I know that technically one fontifies a pattern, but in this case the pattern is a literal string (from the long list) to match, so I call this fontifying a string.
For small lists of strings, I can do something like this:
(font-lock-add-keywords nil
`((,(string-join (cl-loop for name in list-of-names
collect
(format "\\(%s\\)" name))
"\\|") . font-lock-keyword-face)))
And this works fine. But this doesn't scale well for much larger lists of patterns. I get an error of Invalid regexp: "Regular expression too big"
if I try to put several thousand patterns joined by OR's.
Is there another strategy to do something like this with fontification?
A partial solution that seems to work reasonably well for strings with two words separated by a space in them is that I use a search function in the font-lock rule.

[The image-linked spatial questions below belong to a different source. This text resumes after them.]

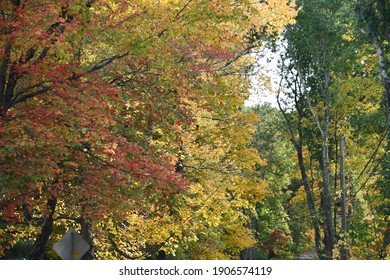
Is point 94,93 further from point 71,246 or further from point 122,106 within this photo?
point 71,246

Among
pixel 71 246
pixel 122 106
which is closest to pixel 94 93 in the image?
pixel 122 106

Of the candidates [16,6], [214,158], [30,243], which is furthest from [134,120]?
[30,243]

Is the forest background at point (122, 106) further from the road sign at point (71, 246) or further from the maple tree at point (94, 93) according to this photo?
the road sign at point (71, 246)

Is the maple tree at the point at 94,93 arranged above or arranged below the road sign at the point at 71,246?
above

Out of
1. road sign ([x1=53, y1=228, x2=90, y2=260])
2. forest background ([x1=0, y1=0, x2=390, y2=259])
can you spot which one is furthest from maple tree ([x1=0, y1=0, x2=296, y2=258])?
road sign ([x1=53, y1=228, x2=90, y2=260])

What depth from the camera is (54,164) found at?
9.82 m

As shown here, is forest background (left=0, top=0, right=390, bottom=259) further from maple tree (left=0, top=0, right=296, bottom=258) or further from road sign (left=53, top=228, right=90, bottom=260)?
road sign (left=53, top=228, right=90, bottom=260)

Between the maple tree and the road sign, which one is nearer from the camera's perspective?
the maple tree

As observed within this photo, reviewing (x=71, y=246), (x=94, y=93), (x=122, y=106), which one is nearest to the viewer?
(x=94, y=93)

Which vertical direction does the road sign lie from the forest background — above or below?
below

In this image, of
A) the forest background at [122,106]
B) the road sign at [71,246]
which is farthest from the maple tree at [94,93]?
the road sign at [71,246]

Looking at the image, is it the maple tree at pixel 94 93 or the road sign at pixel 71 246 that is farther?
the road sign at pixel 71 246

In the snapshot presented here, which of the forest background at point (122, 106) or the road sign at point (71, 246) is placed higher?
the forest background at point (122, 106)

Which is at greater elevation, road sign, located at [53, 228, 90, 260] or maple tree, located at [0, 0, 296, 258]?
maple tree, located at [0, 0, 296, 258]
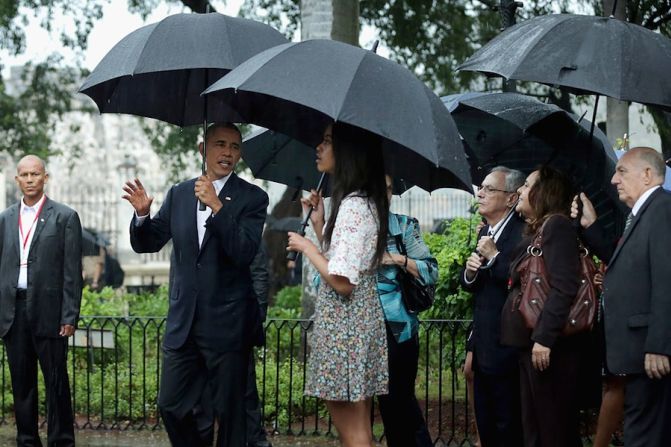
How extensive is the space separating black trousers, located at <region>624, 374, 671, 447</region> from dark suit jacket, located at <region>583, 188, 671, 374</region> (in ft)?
0.32

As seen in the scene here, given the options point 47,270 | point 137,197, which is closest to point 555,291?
point 137,197

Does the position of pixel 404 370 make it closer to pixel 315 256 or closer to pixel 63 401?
pixel 315 256

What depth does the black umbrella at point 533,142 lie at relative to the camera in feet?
24.1

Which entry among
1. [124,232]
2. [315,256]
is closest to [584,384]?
[315,256]

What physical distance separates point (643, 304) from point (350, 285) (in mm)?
1552

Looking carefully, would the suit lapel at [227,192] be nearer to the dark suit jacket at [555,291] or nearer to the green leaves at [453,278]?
the dark suit jacket at [555,291]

In the function I break the region from point to limit into bigrams, and then I check if each bigram (joined by a space) is in a hashtable of the strings to match, and if it is, I set some match data. This works for strings made of two words separated by a space, but doesn't work if there is more than one space (I could probably live with standardizing this though). The same approach works for single words, I just use a separate function for that. I could probably extend it to 3-grams for matches with 3 words. I am interested in other solutions if anyone can think of them.
Invalid regexp: "Regular expression too big"
if I try to put several thousand patterns joined by OR's.